Quadruple dot product without haddps

Neo · December 31, 2007, 07:26:25 AM

Hi! It's been years since I've been on the MASM Forum, but I figured there's no time like the present to get back at it. I also posted this question on ASMCommunity.net a couple of hours ago.

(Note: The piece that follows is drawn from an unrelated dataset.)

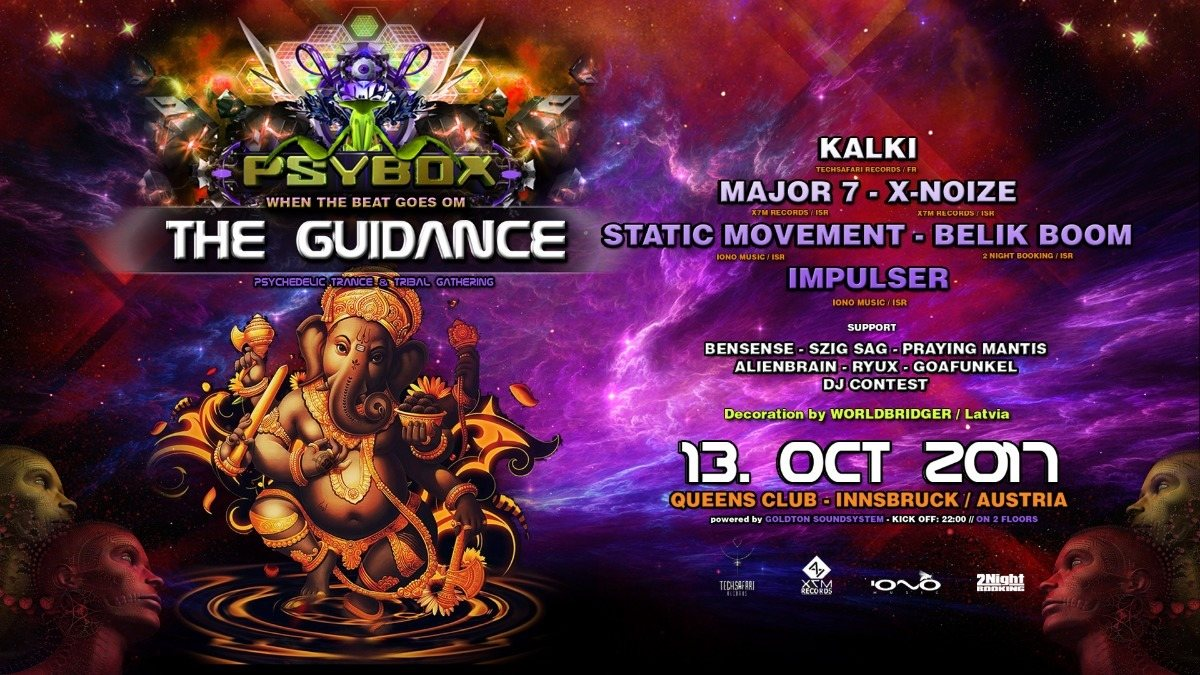 Party flyer: PSYBOX - The Guidance with KALKI - MAJOR 7 - BELIK BOOM - STATIC MOVEMENT ...... 13 Oct '17, 22:00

Lately, I've been hard at work on my editor project, PwnIDE alpha, and the video tutorial to go with it. The tutorial walks through making a very CPU-intensive screen saver, which I'm almost done making, but I ran into a problem... my HP laptop died. I managed to salvage the files from it using a USB harddrive enclosure, but my old laptop doesn't have SSE3, and that means that I can't do fast and simple things like:

Code Select


mulps   xmm0,xmm4   ;xmm0 = P0x*Q0x,P0y*Q0y,P0z*Q0z,P0a*Q0a
mulps   xmm1,xmm5   ;xmm1 = P1x*Q1x,P1y*Q1y,P1z*Q1z,P1a*Q1a
mulps   xmm2,xmm6   ;xmm2 = P2x*Q2x,P2y*Q2y,P2z*Q2z,P2a*Q2a
mulps   xmm3,xmm7   ;xmm3 = P3x*Q3x,P3y*Q3y,P3z*Q3z,P3a*Q3a
haddps  xmm0,xmm1   ;xmm0 = P0.Q0,P1.Q1,P2.Q2,P3.Q3
haddps  xmm2,xmm3   ;
haddps  xmm0,xmm2   ;

There's always the brute force way of swizzling the data (equivalent to matrix transpose) after the multiplications, then doing 3 addps's, but that's definitely not the most efficient. Any advice on good ways to approach this type of problem?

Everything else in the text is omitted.